-------- INFORMATION --------
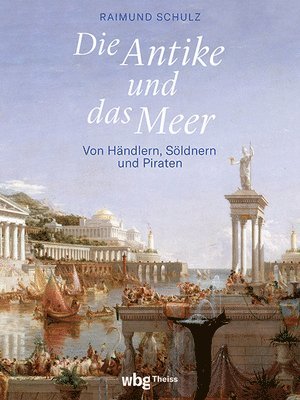Raimund Schulz - Die Antike Und Das Meer: Von Handlern, Soldnern Und Piraten, Inbunden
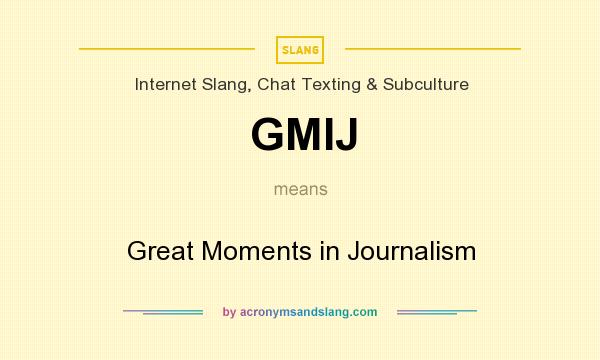 What does GMIJ mean? It stands for Great Moments in Journalism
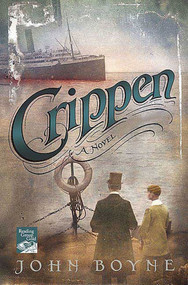 Crippen (A Novel of Murder) by John Boyne, 9780312343590
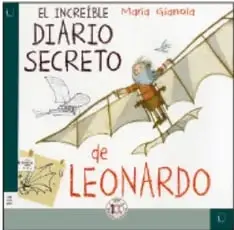 Portada del libro El increíble diario secreto de Leonardo: un personaje volando con un artefacto volador diseñado por Leonardo da Vinci.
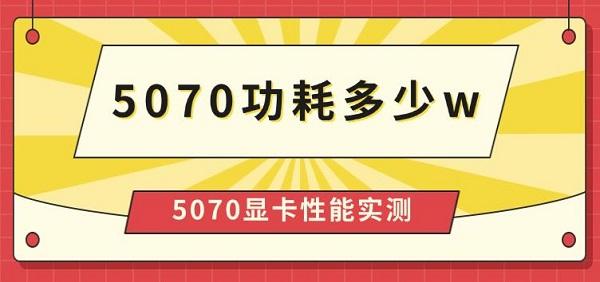 5070功耗多少w，5070顯卡性能實測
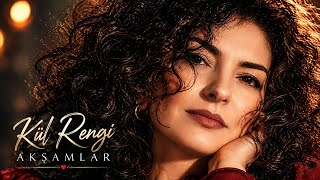 KÜL RENGİ AKŞAMLAR 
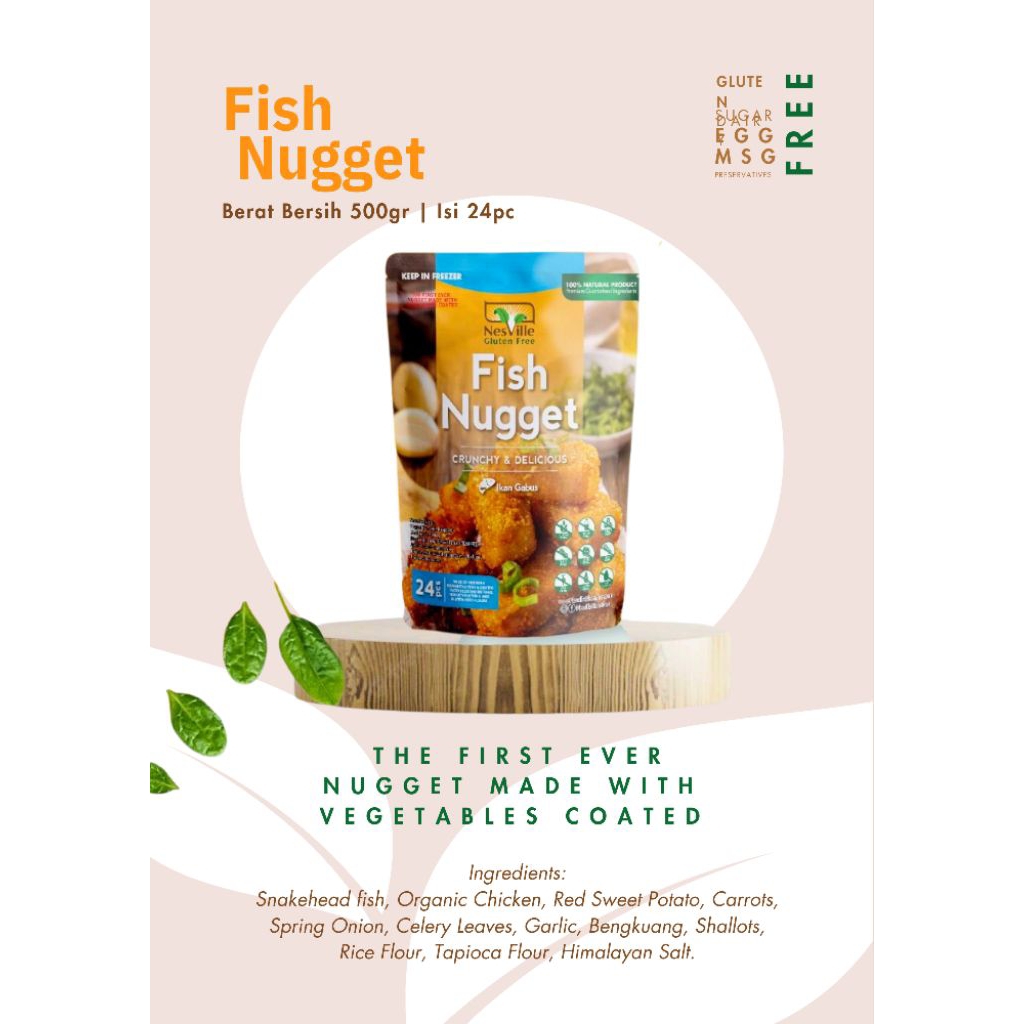 

Nesville Fish Nugget Ikan Gabus (Snakehead Fish) Alergen free : gluten free, dairy free, sugar free, egg free, msg free, preservatives free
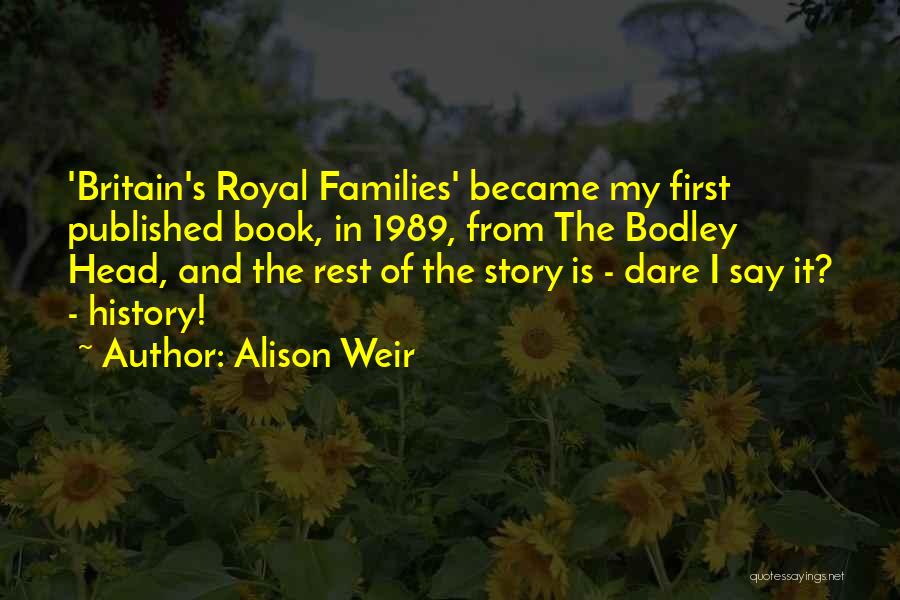Alison Weir Quotes: 'britain's Royal Families' Became My First Published Book, In 1989, From The Bodley Head, And The Rest Of The Story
--------
WHAT YOU SHOULD DO> Copy all of the rows above exactly as they appear, but leave out the pictures.

TASK RESPONSE>
Raimund Schulz - Die Antike Und Das Meer: Von Handlern, Soldnern Und Piraten, Inbunden
 What does GMIJ mean? It stands for Great Moments in Journalism
 Crippen (A Novel of Murder) by John Boyne, 9780312343590
 Portada del libro El increíble diario secreto de Leonardo: un personaje volando con un artefacto volador diseñado por Leonardo da Vinci.
 5070功耗多少w，5070顯卡性能實測
 KÜL RENGİ AKŞAMLAR 

Nesville Fish Nugget Ikan Gabus (Snakehead Fish) Alergen free : gluten free, dairy free, sugar free, egg free, msg free, preservatives free
Alison Weir Quotes: 'britain's Royal Families' Became My First Published Book, In 1989, From The Bodley Head, And The Rest Of The Story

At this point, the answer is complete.